SUICIDE OF CHEW-A-KEY, THE MURDERER OF McELLIGOTT

ON THIS DAY – July 18, 1859

Yesterday morning at ten o’clock was the time fixed for the execution of Chew-a-Key, the Chinaman convicted of the murder of the late Mr. M’Elligott, at Ironbark Gully, Bendigo, On Sunday evening however, he contrived to evade the sentence of the law by committing suicide. He was last seen alive by Mr. Winkle, the Governor of the gaol, and the turnkey in whose immediate custody he was placed, at about four o’clock on Sunday afternoon. There are two doors to the condemned cell in which Chew-a-Key was confined, the outer one similar to those in general use in the gaol, and an inner one composed of perpendicular and transverse iron bars, so as to form a sort of grating, through which the prisoners might be observed by the turnkey on duty. At a quarter to five o’clock on Sunday afternoon, the turnkey went to the cell in which the condemned prisoner was confined, for the purpose of lighting the gas.

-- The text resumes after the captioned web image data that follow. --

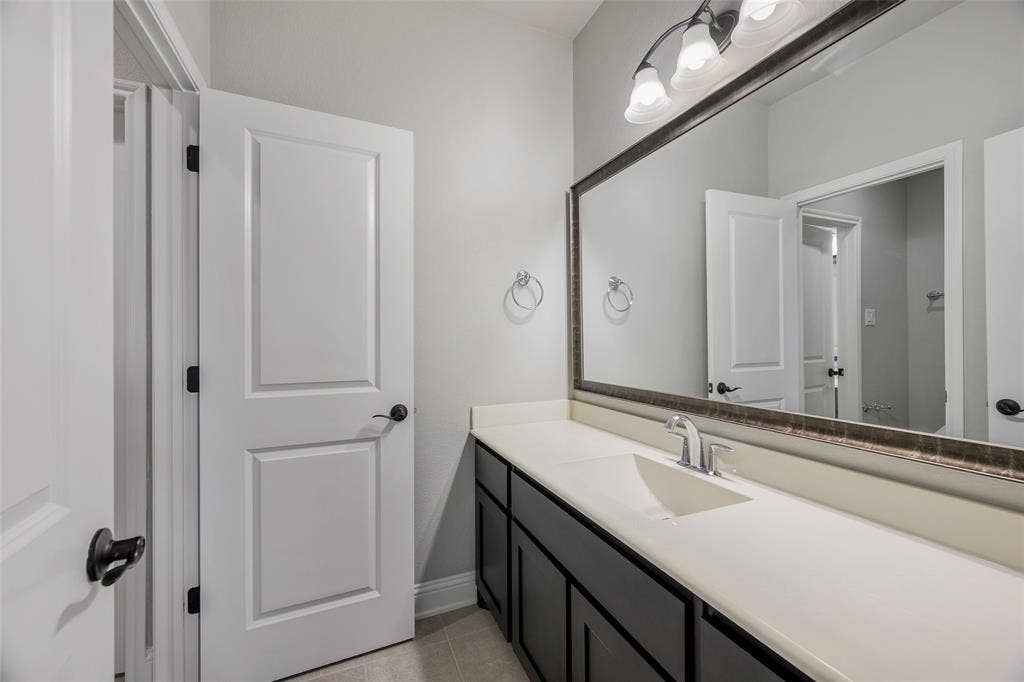 941 Leola Lane, Allen, TX 75013 Extended vanity with an integrated sink, polished chrome faucet, dark cabinetry, and a large framed mirror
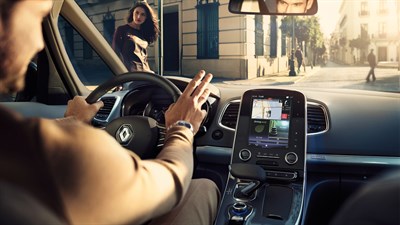 A man driving his Renault car using the R-LINK 2 system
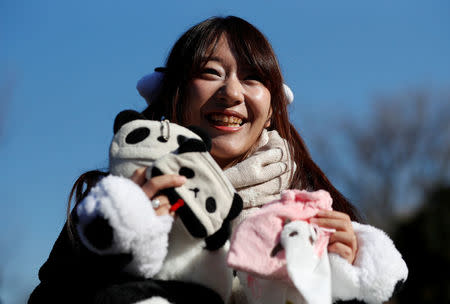 Panda enthusiast Saeko Nishitani, 23, poses for a photograph after the public viewing of female baby panda Xiang Xiang, born from mother panda Shin Shin on June 12, 2017, on the first day of her public debut at Ueno Zoological Gardens in Tokyo, Japan December 19, 2017. REUTERS/Issei Kato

On opening the outer door, he saw him hanging from one of the transverse iron bars of the inner door. The alarm was immediately given, the prisoner cut down, and every means employed for his resuscitation, but without avail. It was apparent that Chew-a-Key must have premeditated self-destruction for some time from the particular care which he had taken that the attempt should be effectual. He had torn up one of his blankets, and twisted it into a rope for the purpose; and it was evident that he must have managed so to raise himself from the floor of the cell as to obtain a seat on one of the bars of the door, whilst he fastened the rope with which he hanged himself. He had also tied his feet together, and had then connected his hands with his feet by means of a piece of the blanket twisted into a rope in such a manner as entirely to prevent any attempts which he might have made to save himself, supposing his courage to have failed him at the last moment. The Sheriff was not informed of the occurrence until he arrived at the gaol yesterday morning, shortly before ten o’clock, to see the sentence of the law carried into effect. An inquest was held on the body yesterday, at twelve o’clock. The Coroner then drew attention to the fact, that in England, from the time sentence of death was passed on a prisoner until that sentence was carried into execution, he was never suffered to be alone, and said he thought the recent occurrence would show the authorities the necessity of adopting a similar practice in the colony.